Hello everybody. I am 40 today. I am sitting here wondering if I have anything smart-assed to say on this topic. Of course, usually I have something smart-assed to say about everything. It’s how I get through the day. It’s how I get through conversations. It’s how I get through dessert. I have, since age 12 at least, tried to think of something funny to say whenever I’m talking to somebody. Why? Because I do not want you to walk away from me. I value your company whoever you are. Yes, you. Whoever you are–whenever you walk away from me it feels mighty bad. Maybe we just met at a party. “Wait!” I wonder. “Where are you going? We just met and already I’m suffering from separation anxiety. I can’t bear it if you leave. If you do, I hate you forever. You’re horrible. Go then. Leave me! Oh! The pain!”

Of course as I get older, I realize sometimes I don’t have to be funny all the time. Sometimes people like you for other reasons. They want you to say how much you liked their movie about the Vietnam War. “Really, Oliver Stone, I told you I liked it. Please, don’t be so insecure!” Other times people just want you to loan them money. As in Oklahoma, where I grew up. That happens a lot there.

I’ve noticed that as we get older, we get more unique. Fewer people get us. Despite the fact that we have more friends and more memories to share, our roads sometimes seem at the same time more lonely. We all deal with defeat and death and rejection, but we handle it differently and we know it differently. Our values might have started the same, but then they change, transmogrify into kaleidoscopic differentiation and never look the same again. I’ve contended with death and loss in my life, but I’ve handled it differently than my friends, and sometimes that can be a more insurmountable wall of communication than if we’d never suffered loss at all. My road is different than yours. You can hug me but not understand. I can hug you but not understand. We love each other anyway.

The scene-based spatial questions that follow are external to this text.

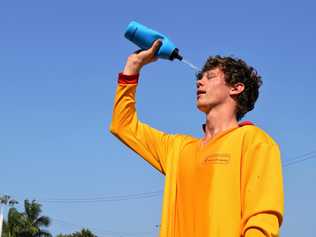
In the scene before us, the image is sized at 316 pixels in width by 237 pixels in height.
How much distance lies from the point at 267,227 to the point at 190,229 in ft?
1.81

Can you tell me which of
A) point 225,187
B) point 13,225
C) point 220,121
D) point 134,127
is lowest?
point 225,187

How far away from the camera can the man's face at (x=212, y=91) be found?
419 cm

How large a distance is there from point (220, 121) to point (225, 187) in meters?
0.52

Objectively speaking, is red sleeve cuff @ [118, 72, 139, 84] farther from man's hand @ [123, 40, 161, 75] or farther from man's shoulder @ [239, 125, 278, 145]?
man's shoulder @ [239, 125, 278, 145]

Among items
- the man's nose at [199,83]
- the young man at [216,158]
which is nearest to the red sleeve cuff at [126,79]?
the young man at [216,158]

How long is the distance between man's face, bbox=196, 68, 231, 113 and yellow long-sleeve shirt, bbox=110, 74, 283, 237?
22cm

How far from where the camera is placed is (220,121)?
4.17m

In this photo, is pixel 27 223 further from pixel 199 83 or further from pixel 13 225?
pixel 199 83

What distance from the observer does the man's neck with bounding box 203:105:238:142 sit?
4.16m

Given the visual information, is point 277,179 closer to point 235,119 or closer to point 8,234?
point 235,119

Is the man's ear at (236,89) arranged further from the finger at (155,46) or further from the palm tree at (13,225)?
the palm tree at (13,225)

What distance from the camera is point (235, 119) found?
13.8ft

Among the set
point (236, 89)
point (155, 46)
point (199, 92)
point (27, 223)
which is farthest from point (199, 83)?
point (27, 223)

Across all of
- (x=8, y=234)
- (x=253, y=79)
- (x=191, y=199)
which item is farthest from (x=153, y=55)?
(x=8, y=234)
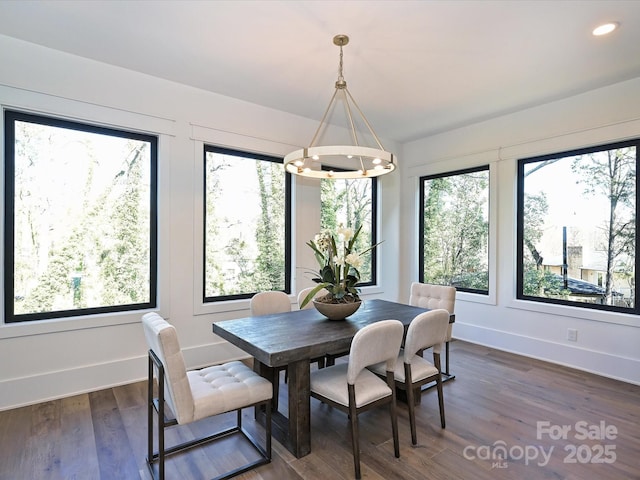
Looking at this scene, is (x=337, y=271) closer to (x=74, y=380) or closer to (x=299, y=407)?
(x=299, y=407)

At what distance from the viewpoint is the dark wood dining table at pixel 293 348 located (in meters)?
2.04

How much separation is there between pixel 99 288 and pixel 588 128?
519 centimetres

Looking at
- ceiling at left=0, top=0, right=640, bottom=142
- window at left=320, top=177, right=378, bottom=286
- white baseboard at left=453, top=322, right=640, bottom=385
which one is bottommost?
white baseboard at left=453, top=322, right=640, bottom=385

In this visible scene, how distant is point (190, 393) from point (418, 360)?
1.61 meters

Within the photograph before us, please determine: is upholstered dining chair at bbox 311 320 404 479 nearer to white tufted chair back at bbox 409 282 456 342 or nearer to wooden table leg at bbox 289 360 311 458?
wooden table leg at bbox 289 360 311 458

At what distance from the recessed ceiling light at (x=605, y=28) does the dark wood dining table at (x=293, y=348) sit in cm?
259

I now have a single desire, which is to make as much film, literature and music as I possibly can until I drop dead. I don’t say that blithely. I say that as if it could happen tomorrow. Because sometimes it does. The weird thing about turning 40 is that a lot of your idealism goes away, but you also see things with more clarity and perhaps optimism about what you can actually do. I feel that as long as I keep making breakthroughs and learning and keeping my mind open to the vicissitudes of life by applying my mind to the new tasks at hand, I’ll be young. I have a lot of goals, and I haven’t let one of them go. And for that reason, too, I still feel young. Also, I still feel the compulsive need to be funny. And so that makes me feel young, too, because it hasn’t changed.

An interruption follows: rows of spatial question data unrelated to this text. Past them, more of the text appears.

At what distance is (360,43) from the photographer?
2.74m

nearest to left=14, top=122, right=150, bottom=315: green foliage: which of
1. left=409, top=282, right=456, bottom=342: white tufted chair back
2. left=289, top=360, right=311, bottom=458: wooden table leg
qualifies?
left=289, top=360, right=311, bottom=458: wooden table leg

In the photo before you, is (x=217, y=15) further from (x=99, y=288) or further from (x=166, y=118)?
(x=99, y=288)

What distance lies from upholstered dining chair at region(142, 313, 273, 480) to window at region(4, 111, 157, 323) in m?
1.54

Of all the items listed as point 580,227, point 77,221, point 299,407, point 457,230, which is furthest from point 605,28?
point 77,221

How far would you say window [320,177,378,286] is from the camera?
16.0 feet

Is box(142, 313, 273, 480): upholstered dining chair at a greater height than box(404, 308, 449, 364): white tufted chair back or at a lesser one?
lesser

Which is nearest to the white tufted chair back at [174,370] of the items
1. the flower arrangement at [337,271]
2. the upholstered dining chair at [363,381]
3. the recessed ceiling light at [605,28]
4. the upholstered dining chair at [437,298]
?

It takes some of us longer to figure life out. I’m neither faster or slower at that than most other people. Maybe when I have figured everything out, there will be some prize at the end. Maybe it will be something with sound and fury, like at the end of Highlander 2: The Quickening. Or maybe it will be deathly silent and empty. I promise myself that whatever it is, I won’t be bitter if it’s different from what I expected. It’s just time. Every moment I’m awake I can change it.

Happy 40th birthday to myself and love to everybody else.